[Spatial relation data]
────────────────
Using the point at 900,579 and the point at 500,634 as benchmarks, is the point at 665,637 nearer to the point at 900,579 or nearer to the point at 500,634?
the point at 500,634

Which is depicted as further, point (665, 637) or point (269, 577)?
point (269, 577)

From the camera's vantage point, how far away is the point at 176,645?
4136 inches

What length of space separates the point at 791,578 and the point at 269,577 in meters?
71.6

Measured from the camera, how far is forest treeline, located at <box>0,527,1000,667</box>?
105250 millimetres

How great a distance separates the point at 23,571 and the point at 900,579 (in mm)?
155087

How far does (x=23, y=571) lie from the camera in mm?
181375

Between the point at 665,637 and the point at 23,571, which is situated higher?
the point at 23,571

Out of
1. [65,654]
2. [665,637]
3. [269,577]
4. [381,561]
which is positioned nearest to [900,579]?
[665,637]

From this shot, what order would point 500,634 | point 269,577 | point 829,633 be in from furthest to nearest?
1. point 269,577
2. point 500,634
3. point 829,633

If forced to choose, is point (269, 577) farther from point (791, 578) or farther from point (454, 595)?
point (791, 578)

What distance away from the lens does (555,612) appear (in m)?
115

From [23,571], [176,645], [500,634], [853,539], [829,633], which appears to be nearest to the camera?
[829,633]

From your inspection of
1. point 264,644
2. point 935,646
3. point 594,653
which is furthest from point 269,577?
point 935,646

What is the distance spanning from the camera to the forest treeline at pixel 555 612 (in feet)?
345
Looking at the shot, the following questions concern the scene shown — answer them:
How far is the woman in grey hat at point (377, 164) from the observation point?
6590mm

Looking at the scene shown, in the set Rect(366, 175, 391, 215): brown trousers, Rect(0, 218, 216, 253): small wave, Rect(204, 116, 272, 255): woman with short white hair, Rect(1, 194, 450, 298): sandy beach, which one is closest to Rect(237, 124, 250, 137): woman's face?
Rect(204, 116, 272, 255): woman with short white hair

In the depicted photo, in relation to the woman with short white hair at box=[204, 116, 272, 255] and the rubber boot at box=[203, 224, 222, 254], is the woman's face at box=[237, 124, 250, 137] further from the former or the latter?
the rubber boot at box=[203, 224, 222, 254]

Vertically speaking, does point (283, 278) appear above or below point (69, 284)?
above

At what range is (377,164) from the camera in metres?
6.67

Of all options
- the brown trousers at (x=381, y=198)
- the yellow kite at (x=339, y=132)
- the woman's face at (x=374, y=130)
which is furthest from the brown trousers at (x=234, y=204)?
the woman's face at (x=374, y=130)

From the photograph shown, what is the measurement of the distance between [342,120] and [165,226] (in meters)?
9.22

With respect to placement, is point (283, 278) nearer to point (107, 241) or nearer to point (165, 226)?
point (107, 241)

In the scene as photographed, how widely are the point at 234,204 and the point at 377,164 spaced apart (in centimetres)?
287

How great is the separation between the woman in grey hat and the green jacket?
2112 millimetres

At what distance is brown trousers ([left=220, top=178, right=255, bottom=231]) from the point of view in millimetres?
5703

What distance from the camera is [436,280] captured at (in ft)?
────────────────
DIRECTIONS: Can you render the lines starting at the one containing "Looking at the scene" and ending at the one containing "2112 millimetres" as a Markdown table with the columns "Row" and "Line", leaving out the blank lines?

THE COMPLETED TASK:
| Row | Line |
|---|---|
| 1 | Looking at the scene shown, in the set Rect(366, 175, 391, 215): brown trousers, Rect(0, 218, 216, 253): small wave, Rect(204, 116, 272, 255): woman with short white hair, Rect(1, 194, 450, 298): sandy beach, which one is closest to Rect(237, 124, 250, 137): woman's face? |
| 2 | Rect(204, 116, 272, 255): woman with short white hair |
| 3 | In the depicted photo, in relation to the woman with short white hair at box=[204, 116, 272, 255] and the rubber boot at box=[203, 224, 222, 254], is the woman's face at box=[237, 124, 250, 137] further from the former or the latter? |
| 4 | the rubber boot at box=[203, 224, 222, 254] |
| 5 | Vertically speaking, does point (283, 278) appear above or below point (69, 284)? |
| 6 | above |
| 7 | At what range is (377,164) from the camera in metres? |
| 8 | 6.67 |
| 9 | Of all options |
| 10 | - the brown trousers at (x=381, y=198) |
| 11 | - the yellow kite at (x=339, y=132) |
| 12 | - the woman's face at (x=374, y=130) |
| 13 | which is furthest from the brown trousers at (x=234, y=204)? |
| 14 | the woman's face at (x=374, y=130) |
| 15 | From the photograph shown, what is the measurement of the distance between [342,120] and [165,226] (in meters)? |
| 16 | 9.22 |
| 17 | With respect to placement, is point (283, 278) nearer to point (107, 241) or nearer to point (165, 226)? |
| 18 | point (107, 241) |
| 19 | In the scene as photographed, how widely are the point at 234,204 and the point at 377,164 spaced apart (in centimetres)? |
| 20 | 287 |
| 21 | How great is the separation between the woman in grey hat and the green jacket? |
| 22 | 2112 millimetres |